▶ [TO BE DONE]
Rewrite the data below, replacing every instance of "from the camera" with "from the lens" and leaving everything else unchanged.

[Records]
★ ★ ★ ★
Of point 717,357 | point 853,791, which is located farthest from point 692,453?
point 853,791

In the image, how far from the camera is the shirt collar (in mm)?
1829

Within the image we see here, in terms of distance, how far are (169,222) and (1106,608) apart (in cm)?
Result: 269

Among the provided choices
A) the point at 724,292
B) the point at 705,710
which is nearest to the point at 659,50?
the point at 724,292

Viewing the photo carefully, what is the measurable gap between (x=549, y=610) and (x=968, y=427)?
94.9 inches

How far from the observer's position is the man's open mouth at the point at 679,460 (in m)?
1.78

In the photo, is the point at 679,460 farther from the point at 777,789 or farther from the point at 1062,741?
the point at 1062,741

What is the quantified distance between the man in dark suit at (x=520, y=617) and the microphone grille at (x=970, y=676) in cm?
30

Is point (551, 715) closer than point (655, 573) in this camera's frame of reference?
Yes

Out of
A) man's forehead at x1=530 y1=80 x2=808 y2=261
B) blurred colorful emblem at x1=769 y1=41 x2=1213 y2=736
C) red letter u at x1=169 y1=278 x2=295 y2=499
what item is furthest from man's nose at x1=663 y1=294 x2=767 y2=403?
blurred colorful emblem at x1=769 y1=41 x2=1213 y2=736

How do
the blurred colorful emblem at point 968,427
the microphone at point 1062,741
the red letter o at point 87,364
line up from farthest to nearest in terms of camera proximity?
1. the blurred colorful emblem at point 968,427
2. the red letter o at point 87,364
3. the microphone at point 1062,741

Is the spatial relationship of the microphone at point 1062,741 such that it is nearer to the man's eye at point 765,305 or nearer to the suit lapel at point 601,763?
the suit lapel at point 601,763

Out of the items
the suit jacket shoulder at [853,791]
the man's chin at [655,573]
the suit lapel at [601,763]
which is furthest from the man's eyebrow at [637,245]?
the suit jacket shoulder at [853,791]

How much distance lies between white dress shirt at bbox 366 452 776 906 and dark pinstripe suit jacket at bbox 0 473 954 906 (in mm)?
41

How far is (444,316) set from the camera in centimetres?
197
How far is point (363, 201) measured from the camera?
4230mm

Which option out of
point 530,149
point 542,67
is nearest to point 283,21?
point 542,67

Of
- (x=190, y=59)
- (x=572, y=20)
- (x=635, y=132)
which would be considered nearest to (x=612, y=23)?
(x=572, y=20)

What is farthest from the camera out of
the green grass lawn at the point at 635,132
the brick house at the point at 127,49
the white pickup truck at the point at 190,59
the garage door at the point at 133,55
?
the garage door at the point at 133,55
★ ★ ★ ★
▶ [OUTPUT OF THE TASK]
Of point 717,357 | point 853,791, which is located farthest from point 692,453?
point 853,791

In the image, how far from the lens is the shirt collar (in mm)?
1829

Within the image we see here, in terms of distance, how far are (169,222) and (1106,608) apart (in cm)?
Result: 269

Among the provided choices
A) the point at 724,292
B) the point at 705,710
which is nearest to the point at 659,50?
the point at 724,292

Viewing the photo carefully, what is the measurable gap between (x=549, y=610) and (x=968, y=427)?
94.9 inches

How far from the observer's position is the man's open mouth at the point at 679,460 (in m)?
1.78

In the photo, is the point at 679,460 farther from the point at 777,789 or farther from the point at 1062,741?
the point at 1062,741

What is the quantified distance between the man in dark suit at (x=520, y=617) and the microphone grille at (x=970, y=676) in cm?
30

Is point (551, 715) closer than point (655, 573) in this camera's frame of reference?
Yes

Out of
A) man's forehead at x1=530 y1=80 x2=808 y2=261
B) blurred colorful emblem at x1=769 y1=41 x2=1213 y2=736
C) red letter u at x1=169 y1=278 x2=295 y2=499
what item is furthest from man's nose at x1=663 y1=294 x2=767 y2=403?
blurred colorful emblem at x1=769 y1=41 x2=1213 y2=736

How do
the blurred colorful emblem at point 968,427
the microphone at point 1062,741
the red letter o at point 87,364
line up from farthest to nearest in terms of camera proximity?
1. the blurred colorful emblem at point 968,427
2. the red letter o at point 87,364
3. the microphone at point 1062,741

Is the spatial relationship of the microphone at point 1062,741 such that it is nearer to the man's eye at point 765,305 or nearer to the suit lapel at point 601,763?
the suit lapel at point 601,763

Out of the items
the suit jacket shoulder at [853,791]
the man's chin at [655,573]
the suit lapel at [601,763]
which is furthest from the man's eyebrow at [637,245]?
the suit jacket shoulder at [853,791]

How much distance lies between white dress shirt at bbox 366 452 776 906 and dark pinstripe suit jacket at bbox 0 473 954 906 (in mm)?
41

How far is (444,316) set from the lens in centimetres?
197
How far is point (363, 201) measured from the lens?
4230mm

Which option out of
point 530,149
point 542,67
is nearest to point 283,21?
point 542,67

Of
- (x=190, y=59)
- (x=572, y=20)
- (x=635, y=132)
which would be considered nearest to (x=612, y=23)?
(x=572, y=20)

What is farthest from the lens out of
the green grass lawn at the point at 635,132
the brick house at the point at 127,49
the white pickup truck at the point at 190,59
the garage door at the point at 133,55
?
the garage door at the point at 133,55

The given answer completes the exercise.